Il nazista e lo psichiatra by Jack El-Hai

Il nazista e lo psichiatra by Jack El-Hai

autore:Jack El-Hai [El-Hai, Jack]
La lingua: ita
Format: epub
Tags: Biography & Autobiography, Historical, History, Wars & Conflicts, World War II, General, Modern, 20th Century, Holocaust, Medical, Psychiatry
ISBN: 9788817072199
Google: 1oR-ngEACAAJ
Amazon: 8817072192
editore: Rizzoli
pubblicato: 2014-01-01T23:00:00+00:00


Capitolo 8

La mente nazista

Mentre il tribunale militare internazionale era al lavoro, cominciarono a sorgere domande sugli uomini che avevano commesso le atrocità e appoggiato il regime criminale denunciato dalle prove e dalle deposizioni presentate alla corte. Perché i nazisti e i loro sostenitori si erano comportati in quel modo? Erano forse pazzi? Qualcuno sarebbe stato in grado di individuare un disturbo mentale specifico, responsabile della loro condotta criminale? Nella Camera dei rappresentanti degli Stati Uniti, Emily Taft Douglas - deputata per l'Illinois - formulò questi quesiti nel 1945, durante un'udienza sulla punizione dei criminali di guerra. La Douglas dubitava che gli americani o, se è per questo, chiunque altro avessero capito bene le motivazioni delle scelleratezze di cui erano stati accusati gli imputati nazisti. «Non sappiamo nulla dei crimini di guerra» disse.

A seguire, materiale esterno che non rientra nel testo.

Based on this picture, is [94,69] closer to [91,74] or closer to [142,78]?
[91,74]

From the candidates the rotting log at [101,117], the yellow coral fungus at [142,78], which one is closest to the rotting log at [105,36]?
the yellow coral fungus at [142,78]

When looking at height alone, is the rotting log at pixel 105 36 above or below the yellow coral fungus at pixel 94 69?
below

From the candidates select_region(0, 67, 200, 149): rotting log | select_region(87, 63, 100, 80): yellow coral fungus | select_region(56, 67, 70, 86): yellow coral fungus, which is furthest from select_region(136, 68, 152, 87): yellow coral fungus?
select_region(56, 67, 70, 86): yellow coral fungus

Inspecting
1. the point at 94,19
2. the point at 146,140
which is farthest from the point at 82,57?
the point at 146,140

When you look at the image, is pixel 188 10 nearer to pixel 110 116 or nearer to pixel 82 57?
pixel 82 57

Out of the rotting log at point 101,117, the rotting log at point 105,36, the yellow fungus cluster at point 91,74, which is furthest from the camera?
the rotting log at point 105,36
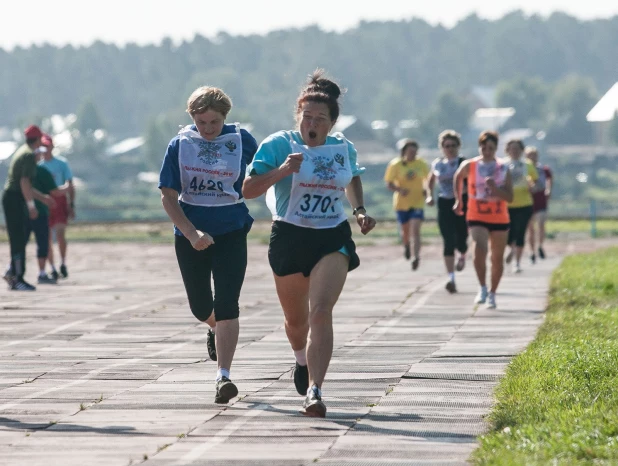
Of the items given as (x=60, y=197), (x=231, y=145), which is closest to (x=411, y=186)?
(x=60, y=197)

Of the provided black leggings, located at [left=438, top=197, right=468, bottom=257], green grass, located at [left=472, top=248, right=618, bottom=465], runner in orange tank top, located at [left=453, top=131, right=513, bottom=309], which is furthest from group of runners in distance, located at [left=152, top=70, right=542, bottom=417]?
black leggings, located at [left=438, top=197, right=468, bottom=257]

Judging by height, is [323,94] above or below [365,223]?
above

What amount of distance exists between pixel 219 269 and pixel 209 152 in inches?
23.5

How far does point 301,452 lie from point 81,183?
546ft

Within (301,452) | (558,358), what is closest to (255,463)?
(301,452)

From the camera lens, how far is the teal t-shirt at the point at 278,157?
7723 millimetres

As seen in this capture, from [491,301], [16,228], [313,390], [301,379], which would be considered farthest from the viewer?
[16,228]

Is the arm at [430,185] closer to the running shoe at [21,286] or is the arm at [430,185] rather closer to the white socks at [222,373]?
the running shoe at [21,286]

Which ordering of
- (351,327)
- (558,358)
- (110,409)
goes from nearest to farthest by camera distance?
(110,409) < (558,358) < (351,327)

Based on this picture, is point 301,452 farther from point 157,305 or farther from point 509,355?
point 157,305

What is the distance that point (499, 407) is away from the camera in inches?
296

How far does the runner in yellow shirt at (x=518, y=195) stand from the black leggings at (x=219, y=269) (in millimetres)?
9535

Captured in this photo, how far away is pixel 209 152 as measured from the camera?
→ 27.1ft

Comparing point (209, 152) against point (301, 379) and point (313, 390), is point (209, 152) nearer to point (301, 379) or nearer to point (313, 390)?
point (301, 379)
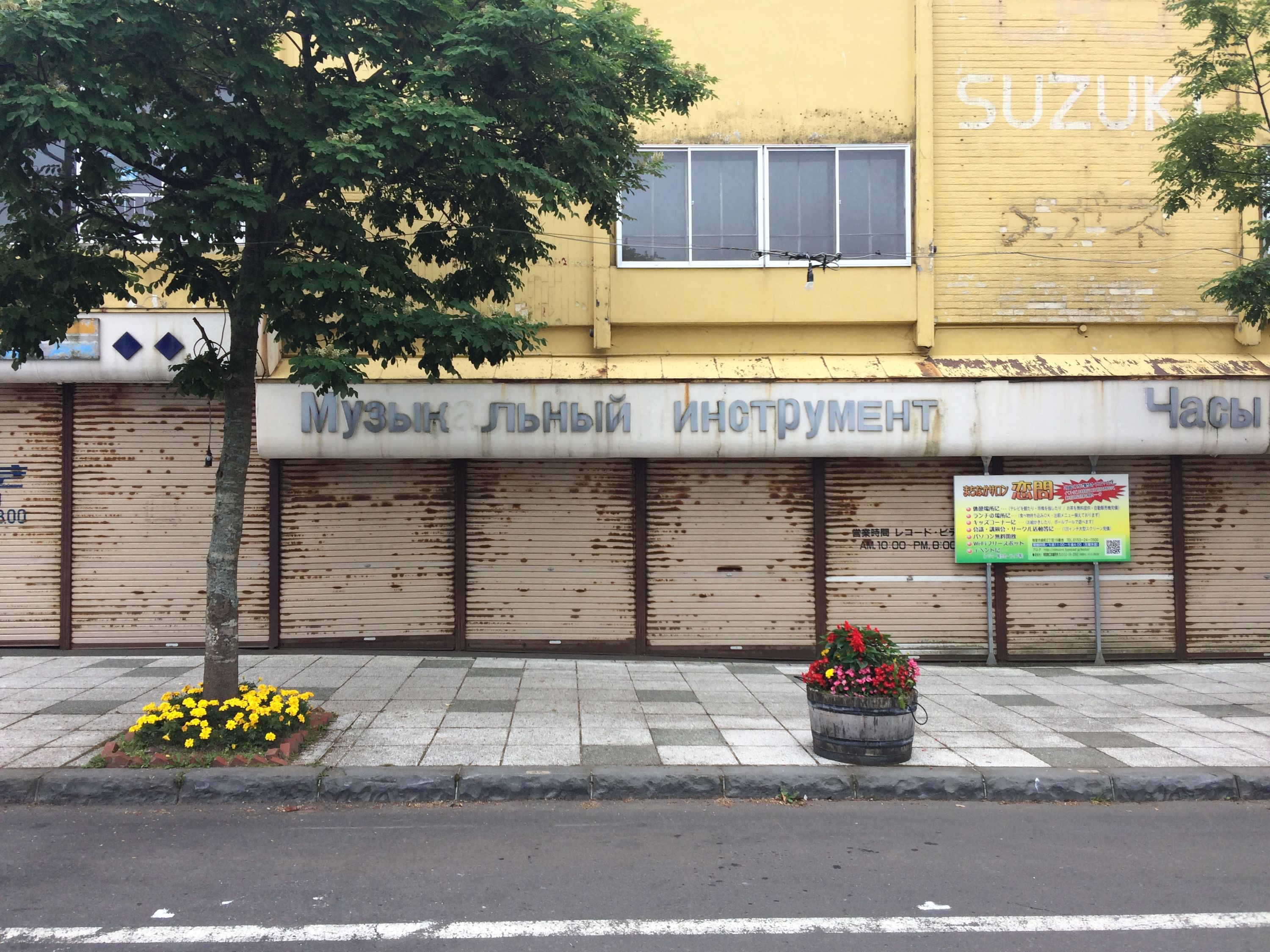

«Assolutamente nulla. Conosciamo bene le mostruosità che sono state perpetrate, ma non comprendiamo la psicologia dei crimini di guerra [...]. È stata una malattia psicologica a provocare questi crimini, e dobbiamo individuarla, altrimenti non saremo in grado di farvi fronte in futuro.»(1).

Allo stesso tempo, molti di coloro che lavoravano al tribunale o che ne osservavano le attività si resero conto che limitarsi a punire i colpevoli non avrebbe assicurato l'efficacia del procedimento. Dai mesi di sedute in aula sarebbe dovuto emergere qualcosa di più: segni inequivocabili che la Germania nazista e le sue ideologie erano state neutralizzate e che il mondo avrebbe potuto imparare dagli errori dei circa dodici anni precedenti per impedire che accadessero altre catastrofi analoghe. «Abbiamo forti speranze che la denuncia pubblica della colpevolezza di questi malfattori» dichiarò il presidente Harry Truman, «provochi una repulsione generale e permanente da parte delle masse dei nostri ex nemici verso la guerra, il militarismo, l'aggressione e l'idea della superiorità razziale.»(2).

A Chattanooga, Kelley ebbe molte questioni di cui preoccuparsi, perlopiù estranee ai meccanismi delle menti naziste. «Era impaziente di dimenticare gli anni della guerra e di dedicarsi a nuovi piani e progetti» scrisse in seguito Dukie, forse con un po' troppa disinvoltura.(3).

Kelley aveva sicuramente bisogno di un lavoro, e ne voleva uno che soddisfacesse la sua ambizione di raggiungere una posizione illustre nel mondo universitario. Doveva pensare alla moglie che aveva trascurato a lungo, nonché alla possibilità di metter su famiglia.

Continuò tuttavia a riflettere sui leader nazisti. Nelle ore libere aveva annotato le sue considerazioni sugli imputati, sulle cause della loro malvagità e sulle lezioni che gli americani avrebbero dovuto imparare dalla guerra. Al rientro negli Usa, «molti lo incoraggiarono a scrivere dei suoi studi sui nazisti» confidò Dukie a un conoscente. «Si è mostrato riluttante perché dopo quasi quattro anni di guerra senza sosta era stanco, e voleva solo che esplorassimo gli Stati Uniti in lungo e in largo e che rivedessimo la campagna di cui eravamo innamorati entrambi, come poi abbiamo fatto.»(4). Mentre erano in viaggio, tuttavia, prese lentamente forma il manoscritto del libro che Kelley aveva cominciato a progettare sin dalle prime settimane passate in compagnia dei nazisti. Lo psichiatra non riuscì a lasciarsi alle spalle l'esperienza di Norimberga.